She was a fairy⁠—⁠a wood-nymph. She would be invisible for ever to all mortals, save those few who have minds to believe, eyes to see. To these she is ever present, the spirit of Nature⁠—⁠a sprite of the meadow, a naiad of lakes, a nymph of the woods.

HISTORICAL NOTE

(By Another Hand)

In the opening week of January, 1923, there appeared on the outside of a certain door within a dingy, sunless, and cramped apartment a slip of paper bearing the following typewritten notice:

Nobody may come into this room if the door is shut tight (if it is shut not quite latched it is all right) without knocking. The person in the room if he agrees that one shall come in will say “come in,” or something like that and if he does not agree to it he will say “Not yet, please,” or something like that. The door may be shut if nobody is in the room but if a person wants to come in, knocks and hears no answer that means that there is no one in the room and he must not go in.

Reason. If the door is shut tight and a person is in the room the shut door means that the person in the room wishes to be left alone. The author of this odd manifesto (here reproduced with strict textual exactitude from the frayed original) was the author of the foregoing story, then just three months short of nine years old. The door on which it appeared was that of the room in which, on a small typewriter, she wrote down the adventures of Eepersip; and the week in which it appeared was that in which these adventures had their beginning.

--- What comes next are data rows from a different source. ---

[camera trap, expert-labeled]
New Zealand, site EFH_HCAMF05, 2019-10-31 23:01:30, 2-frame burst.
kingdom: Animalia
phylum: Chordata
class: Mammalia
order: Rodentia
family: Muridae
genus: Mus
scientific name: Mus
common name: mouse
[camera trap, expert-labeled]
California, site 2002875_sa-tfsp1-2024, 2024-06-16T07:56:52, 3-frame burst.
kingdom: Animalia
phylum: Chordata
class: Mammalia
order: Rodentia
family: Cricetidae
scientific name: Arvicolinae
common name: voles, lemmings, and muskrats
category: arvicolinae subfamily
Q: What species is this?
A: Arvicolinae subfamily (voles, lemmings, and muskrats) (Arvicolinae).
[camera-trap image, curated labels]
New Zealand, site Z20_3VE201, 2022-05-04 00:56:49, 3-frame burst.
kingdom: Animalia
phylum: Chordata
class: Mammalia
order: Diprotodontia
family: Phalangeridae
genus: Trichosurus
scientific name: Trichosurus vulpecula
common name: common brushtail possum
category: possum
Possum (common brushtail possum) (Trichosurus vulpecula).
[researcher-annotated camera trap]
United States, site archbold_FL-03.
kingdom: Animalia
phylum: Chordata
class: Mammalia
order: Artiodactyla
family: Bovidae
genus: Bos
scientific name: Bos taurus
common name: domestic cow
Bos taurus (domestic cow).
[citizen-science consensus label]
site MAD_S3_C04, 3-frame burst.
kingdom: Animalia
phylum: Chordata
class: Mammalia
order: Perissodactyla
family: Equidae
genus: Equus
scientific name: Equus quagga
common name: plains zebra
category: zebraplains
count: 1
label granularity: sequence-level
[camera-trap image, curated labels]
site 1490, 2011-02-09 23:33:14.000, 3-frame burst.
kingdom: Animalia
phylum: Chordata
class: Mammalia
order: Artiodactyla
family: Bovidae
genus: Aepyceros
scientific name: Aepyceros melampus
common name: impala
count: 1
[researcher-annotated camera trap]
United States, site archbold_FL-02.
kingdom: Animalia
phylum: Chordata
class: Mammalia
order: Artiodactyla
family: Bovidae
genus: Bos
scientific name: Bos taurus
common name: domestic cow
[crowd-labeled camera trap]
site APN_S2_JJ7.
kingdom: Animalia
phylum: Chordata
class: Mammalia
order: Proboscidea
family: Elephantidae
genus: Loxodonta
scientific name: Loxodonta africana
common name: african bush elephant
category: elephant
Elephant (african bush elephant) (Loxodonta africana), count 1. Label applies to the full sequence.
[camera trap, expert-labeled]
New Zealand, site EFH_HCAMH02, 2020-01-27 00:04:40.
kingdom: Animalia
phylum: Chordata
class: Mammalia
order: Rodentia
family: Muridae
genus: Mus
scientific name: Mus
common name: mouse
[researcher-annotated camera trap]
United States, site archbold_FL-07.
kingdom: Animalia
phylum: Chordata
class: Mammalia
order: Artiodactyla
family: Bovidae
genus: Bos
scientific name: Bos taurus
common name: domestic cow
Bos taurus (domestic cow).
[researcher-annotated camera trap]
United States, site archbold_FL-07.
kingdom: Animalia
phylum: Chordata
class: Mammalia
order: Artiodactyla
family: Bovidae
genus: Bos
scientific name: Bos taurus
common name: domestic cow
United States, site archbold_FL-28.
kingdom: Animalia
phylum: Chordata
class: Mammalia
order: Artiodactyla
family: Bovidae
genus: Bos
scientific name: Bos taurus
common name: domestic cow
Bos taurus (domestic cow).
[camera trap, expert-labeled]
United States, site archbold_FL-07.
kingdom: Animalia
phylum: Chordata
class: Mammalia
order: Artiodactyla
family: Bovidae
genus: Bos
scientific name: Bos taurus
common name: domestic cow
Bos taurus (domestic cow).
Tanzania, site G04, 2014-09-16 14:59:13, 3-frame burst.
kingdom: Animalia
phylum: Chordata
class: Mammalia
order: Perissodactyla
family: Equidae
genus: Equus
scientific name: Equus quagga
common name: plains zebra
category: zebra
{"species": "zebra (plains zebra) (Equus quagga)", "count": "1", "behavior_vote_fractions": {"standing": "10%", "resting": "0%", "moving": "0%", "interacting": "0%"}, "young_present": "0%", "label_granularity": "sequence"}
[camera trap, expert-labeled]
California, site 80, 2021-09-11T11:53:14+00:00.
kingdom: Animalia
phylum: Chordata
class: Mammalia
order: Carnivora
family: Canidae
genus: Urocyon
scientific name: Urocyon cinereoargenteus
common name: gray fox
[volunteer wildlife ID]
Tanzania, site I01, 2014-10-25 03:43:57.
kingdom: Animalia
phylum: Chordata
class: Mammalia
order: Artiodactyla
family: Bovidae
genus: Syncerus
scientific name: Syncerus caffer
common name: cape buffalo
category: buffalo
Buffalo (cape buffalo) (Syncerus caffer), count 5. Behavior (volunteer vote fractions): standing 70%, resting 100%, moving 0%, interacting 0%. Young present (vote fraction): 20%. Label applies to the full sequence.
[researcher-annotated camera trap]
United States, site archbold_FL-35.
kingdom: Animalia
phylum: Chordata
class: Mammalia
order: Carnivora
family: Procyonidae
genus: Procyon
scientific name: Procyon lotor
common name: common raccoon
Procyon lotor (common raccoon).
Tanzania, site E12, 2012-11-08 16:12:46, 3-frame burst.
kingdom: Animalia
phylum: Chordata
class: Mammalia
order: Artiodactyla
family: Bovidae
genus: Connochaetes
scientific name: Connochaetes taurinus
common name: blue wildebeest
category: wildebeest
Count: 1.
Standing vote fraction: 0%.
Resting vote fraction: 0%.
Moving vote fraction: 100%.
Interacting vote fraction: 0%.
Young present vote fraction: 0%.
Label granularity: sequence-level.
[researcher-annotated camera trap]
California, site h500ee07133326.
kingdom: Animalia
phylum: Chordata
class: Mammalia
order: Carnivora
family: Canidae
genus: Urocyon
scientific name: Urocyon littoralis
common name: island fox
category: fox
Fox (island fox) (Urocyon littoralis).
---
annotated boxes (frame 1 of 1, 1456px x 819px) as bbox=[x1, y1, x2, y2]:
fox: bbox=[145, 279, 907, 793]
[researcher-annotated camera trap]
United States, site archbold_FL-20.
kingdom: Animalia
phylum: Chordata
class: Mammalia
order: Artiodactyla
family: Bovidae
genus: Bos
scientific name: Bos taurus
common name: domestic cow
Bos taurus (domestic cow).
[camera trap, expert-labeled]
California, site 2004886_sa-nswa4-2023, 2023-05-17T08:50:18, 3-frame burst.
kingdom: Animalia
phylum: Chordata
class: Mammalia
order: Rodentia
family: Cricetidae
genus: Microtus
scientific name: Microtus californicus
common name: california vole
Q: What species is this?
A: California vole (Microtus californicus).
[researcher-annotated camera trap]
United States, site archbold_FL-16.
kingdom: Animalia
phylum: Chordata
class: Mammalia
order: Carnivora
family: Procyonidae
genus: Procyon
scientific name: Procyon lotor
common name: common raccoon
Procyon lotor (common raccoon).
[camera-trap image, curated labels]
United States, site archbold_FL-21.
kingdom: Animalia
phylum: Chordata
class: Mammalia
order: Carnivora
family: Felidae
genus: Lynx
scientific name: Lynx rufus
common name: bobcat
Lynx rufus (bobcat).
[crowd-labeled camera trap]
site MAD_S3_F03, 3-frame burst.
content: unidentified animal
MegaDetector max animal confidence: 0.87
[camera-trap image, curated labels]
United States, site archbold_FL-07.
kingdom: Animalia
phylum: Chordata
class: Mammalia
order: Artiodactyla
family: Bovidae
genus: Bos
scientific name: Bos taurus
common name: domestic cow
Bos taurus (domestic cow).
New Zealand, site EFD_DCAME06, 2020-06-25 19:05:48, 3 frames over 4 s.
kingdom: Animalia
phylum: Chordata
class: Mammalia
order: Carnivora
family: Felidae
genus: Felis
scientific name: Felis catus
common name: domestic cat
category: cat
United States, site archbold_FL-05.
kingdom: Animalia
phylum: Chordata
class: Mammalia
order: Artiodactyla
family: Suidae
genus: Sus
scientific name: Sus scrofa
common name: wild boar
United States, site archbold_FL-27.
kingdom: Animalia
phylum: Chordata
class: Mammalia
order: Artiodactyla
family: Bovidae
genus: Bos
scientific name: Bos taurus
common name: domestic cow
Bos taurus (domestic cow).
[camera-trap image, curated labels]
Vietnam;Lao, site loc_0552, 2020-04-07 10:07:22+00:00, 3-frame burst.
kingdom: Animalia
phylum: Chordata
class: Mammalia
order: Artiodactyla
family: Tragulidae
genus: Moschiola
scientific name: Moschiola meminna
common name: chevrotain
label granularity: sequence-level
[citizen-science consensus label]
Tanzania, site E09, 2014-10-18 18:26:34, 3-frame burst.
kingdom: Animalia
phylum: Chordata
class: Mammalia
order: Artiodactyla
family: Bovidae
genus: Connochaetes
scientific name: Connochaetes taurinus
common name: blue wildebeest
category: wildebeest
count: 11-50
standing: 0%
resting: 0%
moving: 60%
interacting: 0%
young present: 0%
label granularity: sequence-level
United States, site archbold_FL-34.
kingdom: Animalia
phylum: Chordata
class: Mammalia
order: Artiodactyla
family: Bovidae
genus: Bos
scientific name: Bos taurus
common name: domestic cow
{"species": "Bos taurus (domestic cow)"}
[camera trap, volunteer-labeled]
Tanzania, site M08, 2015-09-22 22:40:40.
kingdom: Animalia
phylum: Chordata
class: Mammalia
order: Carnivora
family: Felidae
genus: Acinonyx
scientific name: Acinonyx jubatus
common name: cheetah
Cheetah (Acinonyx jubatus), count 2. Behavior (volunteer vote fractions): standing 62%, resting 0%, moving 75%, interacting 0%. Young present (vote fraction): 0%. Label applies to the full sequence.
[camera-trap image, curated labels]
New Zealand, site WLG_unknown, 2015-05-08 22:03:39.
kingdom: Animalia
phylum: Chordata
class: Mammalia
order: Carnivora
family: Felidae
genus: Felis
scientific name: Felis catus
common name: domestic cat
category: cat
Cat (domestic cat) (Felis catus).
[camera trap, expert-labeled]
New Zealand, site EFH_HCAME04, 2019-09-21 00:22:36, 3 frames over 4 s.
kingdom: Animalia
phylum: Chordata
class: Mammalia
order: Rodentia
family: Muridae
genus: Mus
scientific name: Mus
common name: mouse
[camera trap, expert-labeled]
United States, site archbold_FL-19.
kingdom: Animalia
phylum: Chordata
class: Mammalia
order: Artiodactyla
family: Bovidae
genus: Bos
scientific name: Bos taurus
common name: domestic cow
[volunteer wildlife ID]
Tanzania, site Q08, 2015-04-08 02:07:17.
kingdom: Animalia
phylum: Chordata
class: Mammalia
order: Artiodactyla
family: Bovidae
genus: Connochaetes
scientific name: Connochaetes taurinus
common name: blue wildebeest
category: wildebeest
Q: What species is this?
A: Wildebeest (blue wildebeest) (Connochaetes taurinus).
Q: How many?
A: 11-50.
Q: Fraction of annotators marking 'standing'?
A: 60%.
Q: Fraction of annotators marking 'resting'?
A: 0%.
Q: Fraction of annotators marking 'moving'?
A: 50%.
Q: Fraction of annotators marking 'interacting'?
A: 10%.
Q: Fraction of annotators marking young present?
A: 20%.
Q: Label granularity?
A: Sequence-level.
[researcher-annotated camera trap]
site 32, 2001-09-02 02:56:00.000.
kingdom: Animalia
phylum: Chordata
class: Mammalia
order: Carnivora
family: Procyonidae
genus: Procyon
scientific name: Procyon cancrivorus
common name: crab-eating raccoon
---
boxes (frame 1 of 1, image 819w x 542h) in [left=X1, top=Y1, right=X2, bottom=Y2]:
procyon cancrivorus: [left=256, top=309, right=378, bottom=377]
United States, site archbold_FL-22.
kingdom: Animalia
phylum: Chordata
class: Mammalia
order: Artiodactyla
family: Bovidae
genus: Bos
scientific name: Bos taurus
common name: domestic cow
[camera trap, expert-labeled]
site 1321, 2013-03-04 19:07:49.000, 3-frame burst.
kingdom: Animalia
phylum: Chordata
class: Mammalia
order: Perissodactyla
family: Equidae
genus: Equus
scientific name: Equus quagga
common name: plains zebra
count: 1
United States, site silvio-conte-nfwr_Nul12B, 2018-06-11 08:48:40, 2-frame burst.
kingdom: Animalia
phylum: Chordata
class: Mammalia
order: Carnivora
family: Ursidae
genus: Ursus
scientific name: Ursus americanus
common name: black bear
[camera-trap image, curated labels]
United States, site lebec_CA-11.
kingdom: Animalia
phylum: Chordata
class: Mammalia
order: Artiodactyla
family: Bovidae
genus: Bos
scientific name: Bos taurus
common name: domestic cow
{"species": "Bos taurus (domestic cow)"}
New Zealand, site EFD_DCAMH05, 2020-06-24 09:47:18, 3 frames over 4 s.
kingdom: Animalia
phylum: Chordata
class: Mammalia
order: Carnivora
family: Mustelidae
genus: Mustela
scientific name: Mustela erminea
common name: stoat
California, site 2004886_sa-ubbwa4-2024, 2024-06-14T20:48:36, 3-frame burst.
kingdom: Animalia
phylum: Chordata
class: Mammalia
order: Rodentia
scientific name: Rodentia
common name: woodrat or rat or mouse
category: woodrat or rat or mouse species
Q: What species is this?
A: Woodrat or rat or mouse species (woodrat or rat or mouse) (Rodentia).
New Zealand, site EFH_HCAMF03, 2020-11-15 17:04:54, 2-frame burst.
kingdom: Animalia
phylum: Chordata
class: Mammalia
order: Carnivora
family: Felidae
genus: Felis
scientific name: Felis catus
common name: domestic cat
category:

She finished them, in the same room, three months later, early in the March of her ninth completed year and a few days after her birthday. One of her curious, slightly un-American inventions, I must here explain, was the concept of her own birthday as an annual occasion for handing out things to the other members of her family. She planned this story from the beginning as a gift for her mother on March 4. Would her mother “like” it, though? On that point there would have to be a disinterested opinion⁠—⁠as it happened, mine. With intense secrecy, behind the latched door of that room guarded by the constrained preparatory notice, she read me the instalments as they were produced.

My candid guess was that her mother would indeed “like” it. I liked it myself, if only as unconscious expression of a radiant physical vitality⁠—⁠ so much I found in it of the mighty swimmer, the enjoyable young comrade of trail and river, always ready to swing a paddle tirelessly or carry ungrumbling a full fair share of pack. I liked it, too, as her answer to the one year which she had ever been called upon to spend in undeniably tawdry surroundings. But, alas, there came interruptions one of them in the shape of the only appreciable illness she has ever had⁠—⁠and these pulled down her average daily output. On her big days the small typist clicked off fresh copy to the extent of from four to five thousand words; but still the appointed morning caught her some pages short of the end. The tale came to Finis a few days later. Its length, in that first incarnation, was some 40,000 words, or not far from what it is now.

Up to that point there had been, of course, no thought of print. It was I who introduced the question of print; and it had at that time no connection whatever with publication. The author of the story never had (and never has) experienced any school system, public or private, her education having been exclusively the home-made one devised by her mother; and I was beginning to think it high time that print became a part of it. It was, in fine, my idea that we ought to have a piece of her work put into type in some small shop where she could set part of it herself, pull her own proofs, learn more about proof-reading by correcting them, and see the whole thing through to the binding of a small armful of copies for her friends.

But before anything of that sort was done I wanted her to have the practice of revising her first copy as carefully as possible and putting it into strictly printable condition⁠—⁠as, indeed, she was eager to do. Accordingly she took it away with her in the summer, worked on it from early July through September in the intervals of swimming, canoeing, mountain-climbing, and plain day-dreaming, and brought it back, on the 5th of October, 1923, ready for print. Twenty-four hours later we left it in a burning building from which nothing got out but the lucky human occupants.